Find a cubic polynomial with integer coefficients that has $\sqrt[3]{2} + \sqrt[3]{4}$ as a root.
(b) Prove that $\sqrt[3]{2} + \sqrt[3]{4}$ is irrational.
Since are looking for a cubic polynomial, let it be ax^3 + bx^2 + cx + d = 0. So
\(a(\sqrt[3]{2} + \sqrt[3]{4})^3 + b(\sqrt[3]{2} + \sqrt[3]{4})^2 + c(\sqrt[3]{2} + \sqrt[3]{4}) + d = 0\)
This expands to
\(a (2 + 3 \sqrt[3]{2^2} \sqrt[3]{4} + 3 \sqrt[3]{2} \sqrt[3]{4^2} + 4) + b(\sqrt[3]{2^2} + 2 \sqrt[3]{2} \sqrt[3]{4} + \sqrt[3]{4^2}) + c(\sqrt[3]{2} + \sqrt[3]{4}) + d = 0\)

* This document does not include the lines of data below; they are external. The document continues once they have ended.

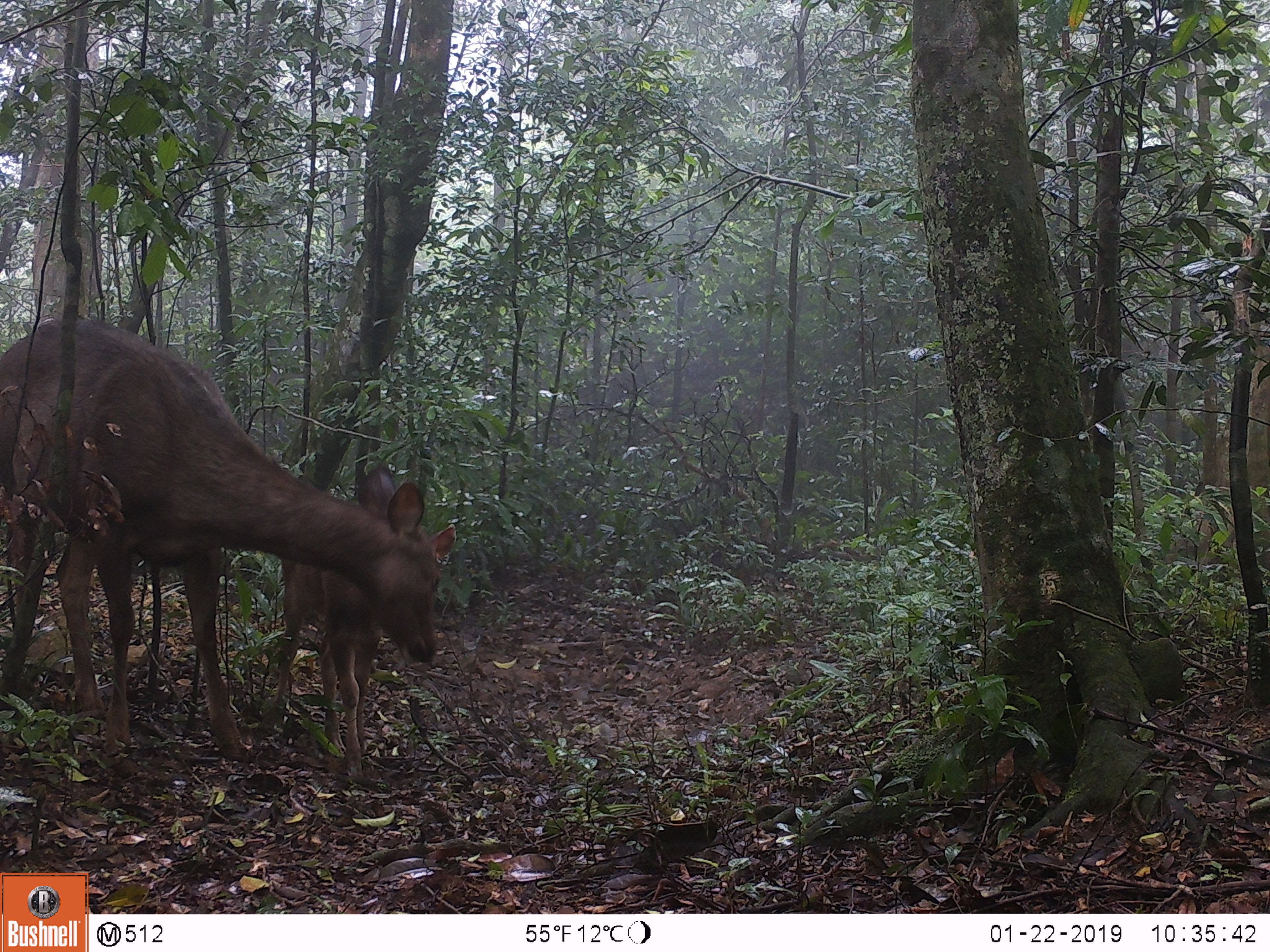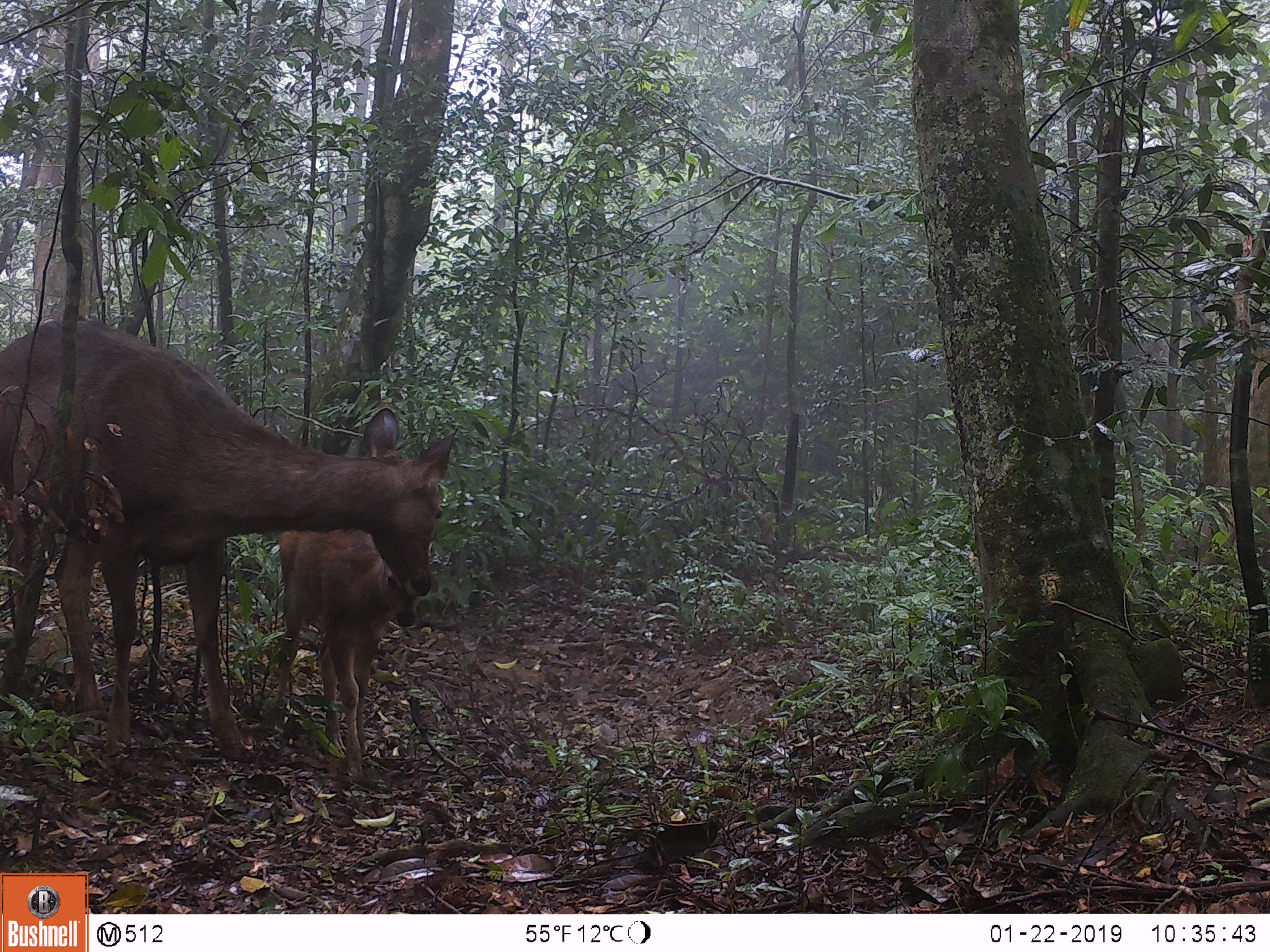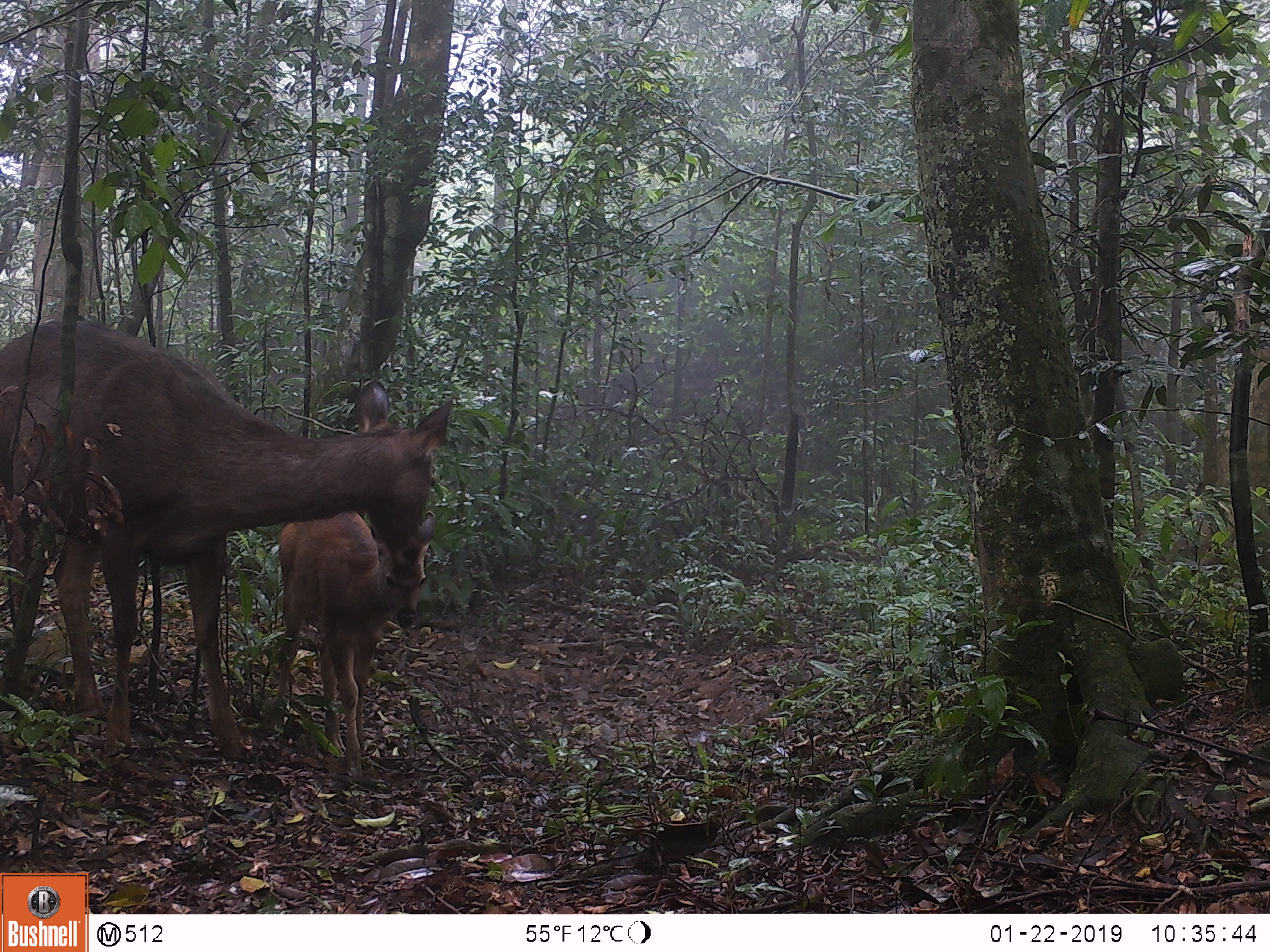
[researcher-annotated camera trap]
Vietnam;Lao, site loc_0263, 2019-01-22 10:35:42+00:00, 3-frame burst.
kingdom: Animalia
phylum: Chordata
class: Mammalia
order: Artiodactyla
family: Cervidae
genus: Rusa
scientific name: Rusa unicolor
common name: sambar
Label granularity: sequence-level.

Expanding everything out, and comparing the coefficients, we get
a + 3b + 3c + d = 16,
-6b + 3c + 3d = -24,
c - 3d = 22,
d = -6.
The solution to this system is a = 1, b = 3, c = 4, d = -6, so the cubic is x^3 + 3x^2 + 4x - 6.